Modern ML estimation techniques either utilize the FFT-based approach for approximating the stable pdf (Mittnik et al.; 1999) or use the direct integration method (Nolan; 2001). Both approaches are comparable in terms of efficiency. The differences in performance result from different approximation algorithms, see Section 1.2.2.

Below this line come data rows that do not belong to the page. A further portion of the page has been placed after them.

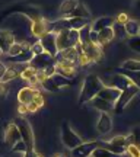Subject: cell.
Listing matches in <instances>:
<instances>
[{
	"label": "cell",
	"mask_w": 140,
	"mask_h": 157,
	"mask_svg": "<svg viewBox=\"0 0 140 157\" xmlns=\"http://www.w3.org/2000/svg\"><path fill=\"white\" fill-rule=\"evenodd\" d=\"M112 31H114V35H115V38L117 39H126L129 35L126 32V28H124V25H120V23H114L112 25Z\"/></svg>",
	"instance_id": "obj_33"
},
{
	"label": "cell",
	"mask_w": 140,
	"mask_h": 157,
	"mask_svg": "<svg viewBox=\"0 0 140 157\" xmlns=\"http://www.w3.org/2000/svg\"><path fill=\"white\" fill-rule=\"evenodd\" d=\"M25 157H32V156H31V153H26V154H25Z\"/></svg>",
	"instance_id": "obj_47"
},
{
	"label": "cell",
	"mask_w": 140,
	"mask_h": 157,
	"mask_svg": "<svg viewBox=\"0 0 140 157\" xmlns=\"http://www.w3.org/2000/svg\"><path fill=\"white\" fill-rule=\"evenodd\" d=\"M115 23V17H110V16H102L98 17L96 21L90 23V28L94 32H101L106 28H112V25Z\"/></svg>",
	"instance_id": "obj_19"
},
{
	"label": "cell",
	"mask_w": 140,
	"mask_h": 157,
	"mask_svg": "<svg viewBox=\"0 0 140 157\" xmlns=\"http://www.w3.org/2000/svg\"><path fill=\"white\" fill-rule=\"evenodd\" d=\"M31 156H32V157H44L41 153H38V151H32V153H31Z\"/></svg>",
	"instance_id": "obj_46"
},
{
	"label": "cell",
	"mask_w": 140,
	"mask_h": 157,
	"mask_svg": "<svg viewBox=\"0 0 140 157\" xmlns=\"http://www.w3.org/2000/svg\"><path fill=\"white\" fill-rule=\"evenodd\" d=\"M26 106H28V112H29V113H35V112H37V111L39 109V106L37 105V103H35V102L29 103V105H26Z\"/></svg>",
	"instance_id": "obj_43"
},
{
	"label": "cell",
	"mask_w": 140,
	"mask_h": 157,
	"mask_svg": "<svg viewBox=\"0 0 140 157\" xmlns=\"http://www.w3.org/2000/svg\"><path fill=\"white\" fill-rule=\"evenodd\" d=\"M56 73L72 80V78L76 76V73H78V64L69 63V61H63V60H57L56 61Z\"/></svg>",
	"instance_id": "obj_8"
},
{
	"label": "cell",
	"mask_w": 140,
	"mask_h": 157,
	"mask_svg": "<svg viewBox=\"0 0 140 157\" xmlns=\"http://www.w3.org/2000/svg\"><path fill=\"white\" fill-rule=\"evenodd\" d=\"M39 42H41L44 51L48 56L56 58L57 54H58V50H57V35L54 32H48L45 36H42V38L39 39Z\"/></svg>",
	"instance_id": "obj_10"
},
{
	"label": "cell",
	"mask_w": 140,
	"mask_h": 157,
	"mask_svg": "<svg viewBox=\"0 0 140 157\" xmlns=\"http://www.w3.org/2000/svg\"><path fill=\"white\" fill-rule=\"evenodd\" d=\"M79 2L76 0H66V2H63L60 7H58V15L62 16V19H67L70 17V15L73 13V10L76 9V6H78Z\"/></svg>",
	"instance_id": "obj_23"
},
{
	"label": "cell",
	"mask_w": 140,
	"mask_h": 157,
	"mask_svg": "<svg viewBox=\"0 0 140 157\" xmlns=\"http://www.w3.org/2000/svg\"><path fill=\"white\" fill-rule=\"evenodd\" d=\"M15 35L9 29H0V48L3 51V54L7 56V52L10 50V47L15 44Z\"/></svg>",
	"instance_id": "obj_16"
},
{
	"label": "cell",
	"mask_w": 140,
	"mask_h": 157,
	"mask_svg": "<svg viewBox=\"0 0 140 157\" xmlns=\"http://www.w3.org/2000/svg\"><path fill=\"white\" fill-rule=\"evenodd\" d=\"M50 29H51V22L45 21L44 17L31 22V34H32L34 38L41 39L42 36H45V35L50 32Z\"/></svg>",
	"instance_id": "obj_11"
},
{
	"label": "cell",
	"mask_w": 140,
	"mask_h": 157,
	"mask_svg": "<svg viewBox=\"0 0 140 157\" xmlns=\"http://www.w3.org/2000/svg\"><path fill=\"white\" fill-rule=\"evenodd\" d=\"M18 113H19V117H23V115L29 113L28 106H26V105H19V106H18Z\"/></svg>",
	"instance_id": "obj_42"
},
{
	"label": "cell",
	"mask_w": 140,
	"mask_h": 157,
	"mask_svg": "<svg viewBox=\"0 0 140 157\" xmlns=\"http://www.w3.org/2000/svg\"><path fill=\"white\" fill-rule=\"evenodd\" d=\"M126 154L129 157H140V148L137 146H134V144H129Z\"/></svg>",
	"instance_id": "obj_38"
},
{
	"label": "cell",
	"mask_w": 140,
	"mask_h": 157,
	"mask_svg": "<svg viewBox=\"0 0 140 157\" xmlns=\"http://www.w3.org/2000/svg\"><path fill=\"white\" fill-rule=\"evenodd\" d=\"M127 141L129 144H134L140 148V127H134L131 129V132L127 135Z\"/></svg>",
	"instance_id": "obj_32"
},
{
	"label": "cell",
	"mask_w": 140,
	"mask_h": 157,
	"mask_svg": "<svg viewBox=\"0 0 140 157\" xmlns=\"http://www.w3.org/2000/svg\"><path fill=\"white\" fill-rule=\"evenodd\" d=\"M110 86H112V87L118 89L120 92H123V90L131 87V86H133V83H131V80H130V78H127L124 74L117 73L114 77H112V82H111V84H110Z\"/></svg>",
	"instance_id": "obj_20"
},
{
	"label": "cell",
	"mask_w": 140,
	"mask_h": 157,
	"mask_svg": "<svg viewBox=\"0 0 140 157\" xmlns=\"http://www.w3.org/2000/svg\"><path fill=\"white\" fill-rule=\"evenodd\" d=\"M129 22V15L126 13V12H120L115 17V23H120V25H126V23Z\"/></svg>",
	"instance_id": "obj_39"
},
{
	"label": "cell",
	"mask_w": 140,
	"mask_h": 157,
	"mask_svg": "<svg viewBox=\"0 0 140 157\" xmlns=\"http://www.w3.org/2000/svg\"><path fill=\"white\" fill-rule=\"evenodd\" d=\"M70 17H80V19H88V21H90V12L88 10V7H86L83 3L79 2L78 6H76V9H74L73 13L70 15Z\"/></svg>",
	"instance_id": "obj_26"
},
{
	"label": "cell",
	"mask_w": 140,
	"mask_h": 157,
	"mask_svg": "<svg viewBox=\"0 0 140 157\" xmlns=\"http://www.w3.org/2000/svg\"><path fill=\"white\" fill-rule=\"evenodd\" d=\"M121 68L127 70V71H140V60H136V58L126 60L121 64Z\"/></svg>",
	"instance_id": "obj_30"
},
{
	"label": "cell",
	"mask_w": 140,
	"mask_h": 157,
	"mask_svg": "<svg viewBox=\"0 0 140 157\" xmlns=\"http://www.w3.org/2000/svg\"><path fill=\"white\" fill-rule=\"evenodd\" d=\"M140 90L136 87L134 84L131 86V87H129V89H126L121 92V95H120V98H118V101L114 103V112H123L124 109H126V106L129 105L130 102L134 99V96L139 93Z\"/></svg>",
	"instance_id": "obj_6"
},
{
	"label": "cell",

Simulation studies suggest that out of the five described techniques the method of moments yields the worst estimates, well outside any admissible error range (Stoyanov and Racheva-Iotova; 2004; Weron; 2004). McCulloch's method comes in next with acceptable results and computational time significantly lower than the regression approaches. On the other hand, both the Koutrouvelis and the Kogon-Williams implementations yield good estimators with the latter performing considerably faster, but slightly less accurate. Finally, the ML estimates are almost always the most accurate, in particular, with respect to the skewness parameter. However, as we have already said, maximum likelihood estimation techniques are certainly the slowest of all the discussed methods. For example, ML estimation for a sample of a few thousand observations using a gradient search routine which utilizes the direct integration method is slower by 4 orders of magnitude than the Kogon-Williams algorithm, i.e. a few minutes compared to a few hundredths of a second on a fast PC! Clearly, the higher accuracy does not justify the application of ML estimation in many real life problems, especially when calculations are to be performed on-line.